+++ Textauszug +++

Arne Wulff warnte vor einer Abnahme der Hörnbrücke, daraus folge juristisch eine „Beweislastumkehr“, die Stadt müsse dann die Fehler beim Bau den beteiligten Unternehmen, respektive dem Ingenieurbüro nachweisen.

Der grüne Ratsherr Klaus Tank machte noch eine ganz andere Rechnung auf. Die laufenden Kosten für den Betrieb der Hörnbrücke würden wahrscheinlich etwa fünf mal so hoch ausfallen, wie ursprünglich geplant. „Die investiert in soziale Projekte, da würden wir uns alle freuen“, meinte Tank.

Die Ratsversammlung beschloß mit interfraktionellem Antrag eine „umfassende Aufklärung“ rund um das Brückenprojekt. Zur Frage der Finanzierung der überplanmäßigen Kosten hat der OB bereits einen Plan. Im laufenden Haushaltsjahr will er 600.000 DM nachbeantragen. Für 1998 müßten 350.000 im Haushalt bereitgestellt werden, 1999 noch einmal 650.000 DM.

+++

Deine Aufgaben |
1. Übersetze diesen Satz aus dem Textauszug zur Hörnbrücke ins Englische: „Die Ratsversammlung beschloß mit interfraktionellem Antrag eine „umfassende Aufklärung“ rund um das Brückenprojekt.“
2. Welchen Betrag will der OB laut Textauszug im laufenden Haushaltsjahr nachbeantragen?
3. Gib den Wortlaut des Textauszugs zwischen "Die Ratsversammlung beschloß" und "einmal 650.000 DM." unverändert wieder, beide Stellen eingeschlossen.
Stütze dich ausschließlich auf den Textauszug.

+++ Bereitgestellte Daten +++

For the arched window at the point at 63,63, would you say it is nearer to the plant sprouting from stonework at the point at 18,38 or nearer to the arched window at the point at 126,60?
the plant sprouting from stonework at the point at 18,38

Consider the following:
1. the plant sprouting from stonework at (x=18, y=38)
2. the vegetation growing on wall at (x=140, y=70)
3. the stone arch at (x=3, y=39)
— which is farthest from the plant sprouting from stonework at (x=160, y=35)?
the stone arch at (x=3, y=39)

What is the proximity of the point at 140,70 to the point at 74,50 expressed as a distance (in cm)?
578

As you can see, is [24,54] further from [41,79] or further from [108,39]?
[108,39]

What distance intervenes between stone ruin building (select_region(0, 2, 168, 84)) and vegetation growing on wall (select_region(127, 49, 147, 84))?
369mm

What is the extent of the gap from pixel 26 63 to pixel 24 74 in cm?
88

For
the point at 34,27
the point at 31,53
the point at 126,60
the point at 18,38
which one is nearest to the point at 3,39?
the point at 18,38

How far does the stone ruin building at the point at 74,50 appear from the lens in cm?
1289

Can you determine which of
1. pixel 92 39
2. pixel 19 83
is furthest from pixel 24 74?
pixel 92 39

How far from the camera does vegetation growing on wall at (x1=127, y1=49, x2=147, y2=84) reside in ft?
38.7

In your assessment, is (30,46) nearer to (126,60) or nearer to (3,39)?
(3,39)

+++
+++ Bereitgestellte Daten +++

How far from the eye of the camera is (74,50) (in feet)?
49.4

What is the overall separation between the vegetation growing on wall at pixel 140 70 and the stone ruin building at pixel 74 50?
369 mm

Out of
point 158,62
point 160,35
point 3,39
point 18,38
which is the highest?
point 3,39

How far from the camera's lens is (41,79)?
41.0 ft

+++

Die Antworten |
1. On a cross-party motion, the council assembly resolved on a "comprehensive investigation" into the bridge project.

2. 600.000 DM.

3.
Die Ratsversammlung beschloß mit interfraktionellem Antrag eine „umfassende Aufklärung“ rund um das Brückenprojekt. Zur Frage der Finanzierung der überplanmäßigen Kosten hat der OB bereits einen Plan. Im laufenden Haushaltsjahr will er 600.000 DM nachbeantragen. Für 1998 müßten 350.000 im Haushalt bereitgestellt werden, 1999 noch einmal 650.000 DM.